I've often fantasized about LOC numbers, but like RG, just don't have the time. Plus, then putting books back on the shelf will become way more like actual filing (which I rarely if ever do)... and how do you LOC the books piled on top of the books on the shelf???

Flavia said...

This is all so interesting! Thanks for playing, folks.

I've played around with Library Thing, and would like to enter my whole collection--but, eh. Seems like work, and I dislike how often I can't find the right version of the book in question.

Andrea said...

When I was in grad school, I had books in every room in the house. Even the bathroom. This was in addition to a library/office filled with bookshelves. Now I have the luxury of an office so I have almost all work books at the office there I have a series of bookshelves composed of 6 squares so I shelve nooks according to subject in each cubbyhole. 1 cubby for film theory, 1 cubby for film history etc. Then at home I have bookshelves in the living room for all nonwork books. Organized by genre/subject, then author, then size. And one additional shelf by my desk for any work books that have migrated home.y fantasy - one room that is wall to wall bookshelves with a big wooden sleigh bed in the middle cause I would love to sleep in a library.

Scott said...

I have that edition of Pepys, too.

phd me said...

I love, love, love your office! One of these days, I'll have a "real" office in my house but I think it's going to take a move to a different domicile for that to happen.
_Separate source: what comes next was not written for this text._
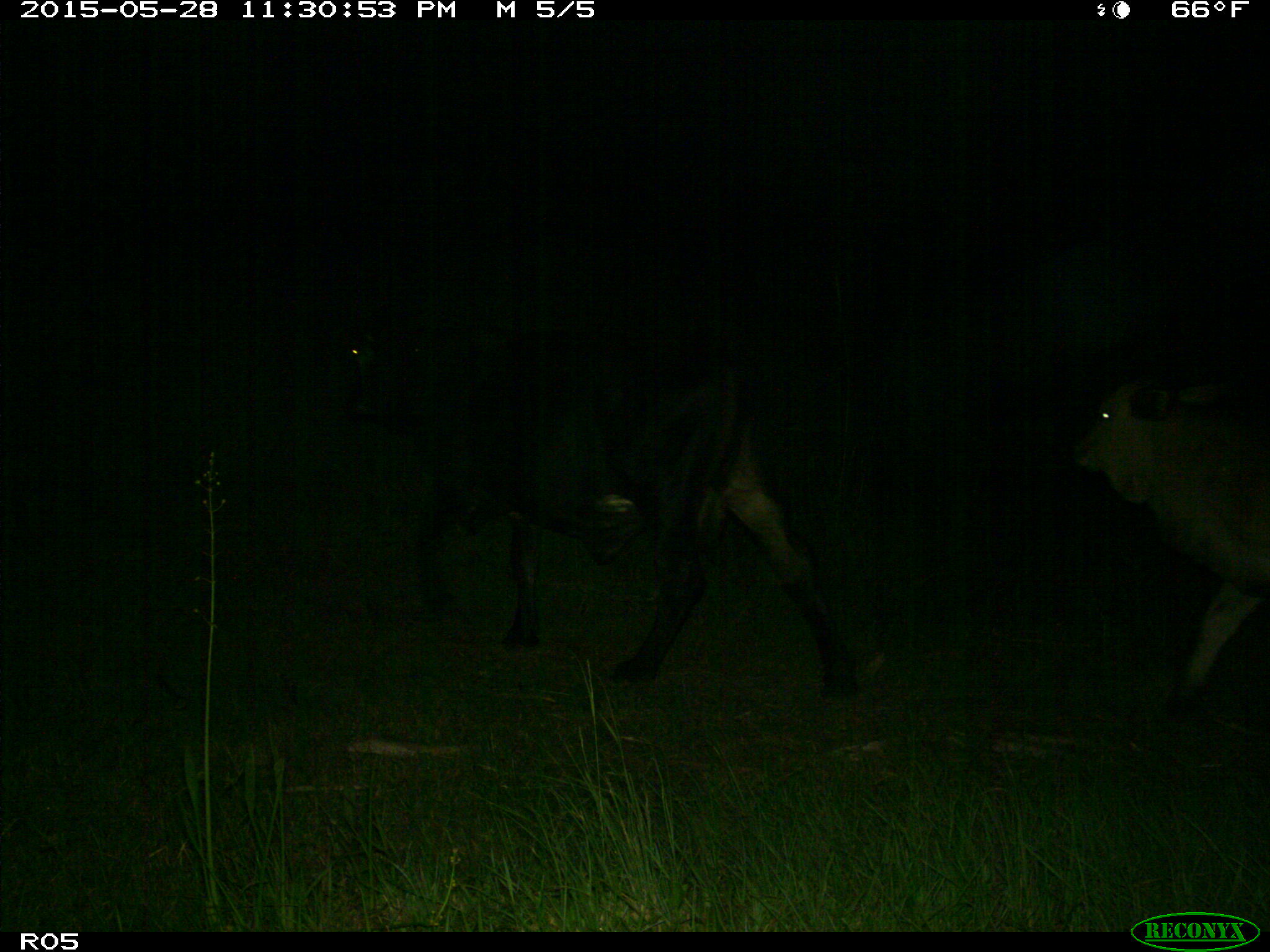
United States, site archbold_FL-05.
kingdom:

My organizational system for books at home is rather slapdash. I have a huge bookcase in my dining room and small bookcases in the living room, bedroom and guest room/office area. I tend to group rather than organize: British classics on one shelf, historical fiction paperbacks on another, nonfiction on another. But as I add more books, I end up scattering them between the bookcases so any system quickly breaks down. And that just means I need a real library!